More on this story: Metro News, The Province, CKNW AM 980
What’s Happening

Grub @ West Kootenay EcoSociety

If you’re looking for food and friends in Nelson, you might be interested in Grub, on October 19. Grub is a little mix and mingle event hosted by the West Kootenay EcoSociety. Celebrate local food and farms with locally-sourced munchies, and sample some beers and wines.  $10 at the door or become an EcoSociety member and get in free. October 19, from 5-7 pm, at the Anglican Church Hall in Nelson.

More information: West Kootenay EcoSociety

Disc Brake workshop in Winnipeg

If you’re like me and you have a bike but you wish you knew more about how to take care of it, there’s a workshop coming up in Winnipeg you might want to check out. The Bike Dump – that’s a community bike shop in Winnipeg – they’re hosting a disc brake workshop on Wednesday, October 24. Learn a little bit about how disc brakes work. Like all their workshops, it’s free, and it runs from 6 to 8 pm. No prior registration needed!

More information: The Bike Dump

Food Secure Canada Conference in Edmonton

Registration is open now for Food Secure Canada’s Annual Assembly in Edmonton. Taking place November 1st to 4th at NAIT in Edmonton. The theme this year is Powering Up!
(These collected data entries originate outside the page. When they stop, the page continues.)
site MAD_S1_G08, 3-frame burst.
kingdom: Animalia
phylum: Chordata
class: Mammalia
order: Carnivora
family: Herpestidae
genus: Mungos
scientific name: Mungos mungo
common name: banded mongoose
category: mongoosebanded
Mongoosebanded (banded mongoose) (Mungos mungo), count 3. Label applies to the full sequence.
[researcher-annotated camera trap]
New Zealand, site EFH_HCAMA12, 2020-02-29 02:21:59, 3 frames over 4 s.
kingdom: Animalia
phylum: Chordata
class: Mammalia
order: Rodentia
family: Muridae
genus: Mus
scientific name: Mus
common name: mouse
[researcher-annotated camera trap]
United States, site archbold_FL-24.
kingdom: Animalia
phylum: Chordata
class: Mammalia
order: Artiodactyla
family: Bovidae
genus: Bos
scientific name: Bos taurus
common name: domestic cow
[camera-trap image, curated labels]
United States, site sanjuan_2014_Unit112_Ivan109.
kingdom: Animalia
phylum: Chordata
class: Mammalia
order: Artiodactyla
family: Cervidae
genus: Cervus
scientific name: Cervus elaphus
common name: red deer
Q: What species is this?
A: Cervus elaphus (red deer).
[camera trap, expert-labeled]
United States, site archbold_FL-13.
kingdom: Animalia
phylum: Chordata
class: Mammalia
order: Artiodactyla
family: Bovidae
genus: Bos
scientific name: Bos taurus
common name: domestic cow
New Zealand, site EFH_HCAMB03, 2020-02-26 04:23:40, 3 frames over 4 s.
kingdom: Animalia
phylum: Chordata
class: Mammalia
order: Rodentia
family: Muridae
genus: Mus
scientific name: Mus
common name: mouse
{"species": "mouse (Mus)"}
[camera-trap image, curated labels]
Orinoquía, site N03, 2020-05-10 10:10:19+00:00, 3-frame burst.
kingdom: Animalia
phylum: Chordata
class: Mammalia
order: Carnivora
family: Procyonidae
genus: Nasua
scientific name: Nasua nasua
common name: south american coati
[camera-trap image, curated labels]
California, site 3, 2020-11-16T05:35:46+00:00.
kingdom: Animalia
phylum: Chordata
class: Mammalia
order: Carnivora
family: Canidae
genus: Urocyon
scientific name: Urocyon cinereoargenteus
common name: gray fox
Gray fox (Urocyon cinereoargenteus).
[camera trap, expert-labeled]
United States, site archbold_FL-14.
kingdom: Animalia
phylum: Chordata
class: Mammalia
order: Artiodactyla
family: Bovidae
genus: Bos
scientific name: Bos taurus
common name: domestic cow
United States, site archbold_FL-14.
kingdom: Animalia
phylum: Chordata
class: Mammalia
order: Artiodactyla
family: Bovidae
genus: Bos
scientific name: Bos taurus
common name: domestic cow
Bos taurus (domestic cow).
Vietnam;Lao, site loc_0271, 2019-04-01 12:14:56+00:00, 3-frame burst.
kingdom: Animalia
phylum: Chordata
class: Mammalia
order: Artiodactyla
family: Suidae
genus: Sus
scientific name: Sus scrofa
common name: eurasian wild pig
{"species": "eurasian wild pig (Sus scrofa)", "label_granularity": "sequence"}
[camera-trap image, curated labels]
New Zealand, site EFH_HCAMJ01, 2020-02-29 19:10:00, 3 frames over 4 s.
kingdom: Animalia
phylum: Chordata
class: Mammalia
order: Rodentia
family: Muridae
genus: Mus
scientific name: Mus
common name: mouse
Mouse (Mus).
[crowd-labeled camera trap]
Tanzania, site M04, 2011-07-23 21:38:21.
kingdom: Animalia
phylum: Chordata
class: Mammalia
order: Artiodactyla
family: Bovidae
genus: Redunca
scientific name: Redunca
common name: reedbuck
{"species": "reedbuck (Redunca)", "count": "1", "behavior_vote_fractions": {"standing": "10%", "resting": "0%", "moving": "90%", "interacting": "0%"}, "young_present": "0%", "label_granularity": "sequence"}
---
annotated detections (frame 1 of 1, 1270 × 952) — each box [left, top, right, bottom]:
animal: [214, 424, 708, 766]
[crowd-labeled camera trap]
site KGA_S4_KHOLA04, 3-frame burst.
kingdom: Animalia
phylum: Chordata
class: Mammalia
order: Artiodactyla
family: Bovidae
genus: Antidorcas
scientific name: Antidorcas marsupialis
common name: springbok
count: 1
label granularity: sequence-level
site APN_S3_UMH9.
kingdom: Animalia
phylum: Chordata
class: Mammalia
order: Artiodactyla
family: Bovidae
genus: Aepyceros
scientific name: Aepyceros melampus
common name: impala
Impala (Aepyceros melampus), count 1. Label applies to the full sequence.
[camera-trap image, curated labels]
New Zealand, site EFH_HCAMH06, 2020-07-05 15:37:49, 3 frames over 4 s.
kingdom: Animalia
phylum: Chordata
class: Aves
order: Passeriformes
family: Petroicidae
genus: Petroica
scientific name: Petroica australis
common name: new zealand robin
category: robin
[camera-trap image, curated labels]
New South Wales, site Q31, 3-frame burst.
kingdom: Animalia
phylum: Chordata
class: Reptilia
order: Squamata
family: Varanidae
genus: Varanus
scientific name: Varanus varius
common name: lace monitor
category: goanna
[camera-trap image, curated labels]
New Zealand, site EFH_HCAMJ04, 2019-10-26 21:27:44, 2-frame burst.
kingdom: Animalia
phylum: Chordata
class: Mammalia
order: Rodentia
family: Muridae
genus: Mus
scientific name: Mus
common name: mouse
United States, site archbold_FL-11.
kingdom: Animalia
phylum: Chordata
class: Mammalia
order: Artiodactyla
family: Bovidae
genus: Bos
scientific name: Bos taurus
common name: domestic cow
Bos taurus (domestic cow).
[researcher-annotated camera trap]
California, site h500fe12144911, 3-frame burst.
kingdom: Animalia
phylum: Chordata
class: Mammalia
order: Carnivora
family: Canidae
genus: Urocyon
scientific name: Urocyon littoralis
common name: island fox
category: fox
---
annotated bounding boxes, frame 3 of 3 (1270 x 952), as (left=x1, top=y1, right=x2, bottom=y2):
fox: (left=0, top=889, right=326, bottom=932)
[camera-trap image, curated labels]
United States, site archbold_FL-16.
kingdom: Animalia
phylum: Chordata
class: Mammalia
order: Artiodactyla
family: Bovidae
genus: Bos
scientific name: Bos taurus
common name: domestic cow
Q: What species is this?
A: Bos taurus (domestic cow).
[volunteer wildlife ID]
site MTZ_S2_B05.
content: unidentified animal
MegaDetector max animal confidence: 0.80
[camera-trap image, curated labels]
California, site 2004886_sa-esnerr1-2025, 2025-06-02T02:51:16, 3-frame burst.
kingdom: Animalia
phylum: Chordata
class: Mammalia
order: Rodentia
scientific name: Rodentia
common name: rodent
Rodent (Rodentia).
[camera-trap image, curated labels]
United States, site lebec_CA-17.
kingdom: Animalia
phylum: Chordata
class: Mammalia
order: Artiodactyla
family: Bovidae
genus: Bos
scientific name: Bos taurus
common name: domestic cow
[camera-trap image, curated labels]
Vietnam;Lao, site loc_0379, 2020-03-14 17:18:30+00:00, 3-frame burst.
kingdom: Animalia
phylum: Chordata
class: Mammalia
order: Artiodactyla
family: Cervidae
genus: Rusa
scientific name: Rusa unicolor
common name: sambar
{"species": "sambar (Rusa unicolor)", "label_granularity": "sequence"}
Food for the Future. Learn about Canada’s food movement, and find ways to get involved in a citizen-owned food policy for Canada. Terra Informa’s own Kathryn Lennon will be speaking! So are Eriel Deranger, Michael Lewis, and other farmers, and researchers, and foodies from Yukon, Guinea-Bissau, and Guatemala.

More information: Register for the Food Secure Canada Conference

Edmonton Food and Agriculture Public Hearing

If you haven’t heard about the October 26th public hearing on Edmonton’s draft food and agriculture strategy, consider heading down to City Hall that day. This will be the only public hearing on the draft City-Wide Food and Agriculture Strategy. It’s a Friday, but you don’t have to stay for the whole thing. If you’re passionate about how we grow food in and around Edmonton, what kind of land is going to be available for it, consider going down. October 26, from 9:30 am til 5:30 pm.